AtlasOfLivingAustralia / biocache-store

Occurrence processing, indexing and batch processing
Other
7 stars 24 forks source link

Store duplicate record links in a non-Darwin Core field for linked records #313

Closed ansell closed 2 years ago

ansell commented 5 years ago

The current Darwin Core field associatedOccurrences is being used currently by the ALA to store the results of the ALA internal duplicate record detector. This causes a conflict with guidance that ALA data providers have been given in the past to use associatedOccurrences to provide links between legitimate occurrence records that need to link together for whatever reason.

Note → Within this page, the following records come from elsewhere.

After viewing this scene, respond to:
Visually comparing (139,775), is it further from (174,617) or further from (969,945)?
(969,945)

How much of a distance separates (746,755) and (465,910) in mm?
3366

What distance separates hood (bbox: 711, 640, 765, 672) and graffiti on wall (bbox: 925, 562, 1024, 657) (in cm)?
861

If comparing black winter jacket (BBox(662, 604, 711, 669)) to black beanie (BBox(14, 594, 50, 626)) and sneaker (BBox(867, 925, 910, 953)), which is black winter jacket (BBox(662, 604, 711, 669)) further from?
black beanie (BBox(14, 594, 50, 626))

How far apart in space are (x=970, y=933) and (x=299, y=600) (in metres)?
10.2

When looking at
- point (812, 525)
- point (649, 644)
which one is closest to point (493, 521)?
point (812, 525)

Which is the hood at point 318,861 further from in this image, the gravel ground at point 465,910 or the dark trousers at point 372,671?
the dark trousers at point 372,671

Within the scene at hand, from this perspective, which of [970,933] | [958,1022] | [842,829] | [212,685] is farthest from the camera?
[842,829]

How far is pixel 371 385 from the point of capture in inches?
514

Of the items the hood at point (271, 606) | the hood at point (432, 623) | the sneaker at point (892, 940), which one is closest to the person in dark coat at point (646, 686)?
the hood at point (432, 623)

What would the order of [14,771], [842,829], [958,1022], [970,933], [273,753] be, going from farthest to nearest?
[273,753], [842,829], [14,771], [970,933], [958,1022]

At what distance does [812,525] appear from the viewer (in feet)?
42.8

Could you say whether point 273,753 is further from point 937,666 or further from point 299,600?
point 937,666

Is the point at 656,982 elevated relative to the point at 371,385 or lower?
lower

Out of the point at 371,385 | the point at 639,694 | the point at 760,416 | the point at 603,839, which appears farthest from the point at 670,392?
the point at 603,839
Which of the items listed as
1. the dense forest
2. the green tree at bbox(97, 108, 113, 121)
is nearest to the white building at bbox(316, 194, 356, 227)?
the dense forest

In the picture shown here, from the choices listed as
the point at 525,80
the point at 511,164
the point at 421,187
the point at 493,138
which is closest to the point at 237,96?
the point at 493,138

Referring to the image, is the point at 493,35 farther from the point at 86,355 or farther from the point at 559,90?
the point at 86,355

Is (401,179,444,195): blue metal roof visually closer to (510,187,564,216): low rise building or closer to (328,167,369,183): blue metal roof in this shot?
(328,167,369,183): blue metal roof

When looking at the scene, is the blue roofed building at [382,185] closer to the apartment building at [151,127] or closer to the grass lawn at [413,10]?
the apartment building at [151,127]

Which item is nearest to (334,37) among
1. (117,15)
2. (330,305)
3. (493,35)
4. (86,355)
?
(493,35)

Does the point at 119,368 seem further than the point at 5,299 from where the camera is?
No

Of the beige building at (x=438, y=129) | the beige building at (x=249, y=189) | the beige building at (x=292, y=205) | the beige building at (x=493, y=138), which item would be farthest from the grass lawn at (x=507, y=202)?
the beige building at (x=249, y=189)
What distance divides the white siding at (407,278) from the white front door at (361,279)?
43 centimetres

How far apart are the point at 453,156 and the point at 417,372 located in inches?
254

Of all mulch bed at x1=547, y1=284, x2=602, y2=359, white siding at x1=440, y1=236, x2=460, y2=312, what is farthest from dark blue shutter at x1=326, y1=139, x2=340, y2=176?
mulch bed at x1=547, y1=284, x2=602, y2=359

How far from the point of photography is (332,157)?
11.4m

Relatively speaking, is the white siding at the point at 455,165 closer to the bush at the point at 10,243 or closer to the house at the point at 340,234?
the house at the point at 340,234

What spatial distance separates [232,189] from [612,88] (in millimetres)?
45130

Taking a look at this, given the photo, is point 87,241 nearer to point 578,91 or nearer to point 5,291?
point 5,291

If a non-standard field was used for the results of the internal ALA duplicate record detector there would be no conflict in this case, and it would allow us to remove the following hack that is in place to avoid the duplicate record declarations being overwritten by standardised use of the field:

https://github.com/AtlasOfLivingAustralia/biocache-store/blob/master/src/main/scala/au/org/ala/biocache/dao/OccurrenceDAOImpl.scala#L51

It may also make it possible to resolve this issue given to us by an ALA data provider regarding record links: https://github.com/AtlasOfLivingAustralia/data-management/issues/375

Because of the prohibition in OccurrenceDAOImpl, it would be impossible to cleanup the associatedOccurrences field in that case using our standard processor.

brucehyslop commented 2 years ago

biocache-store has been replaced by pipelines.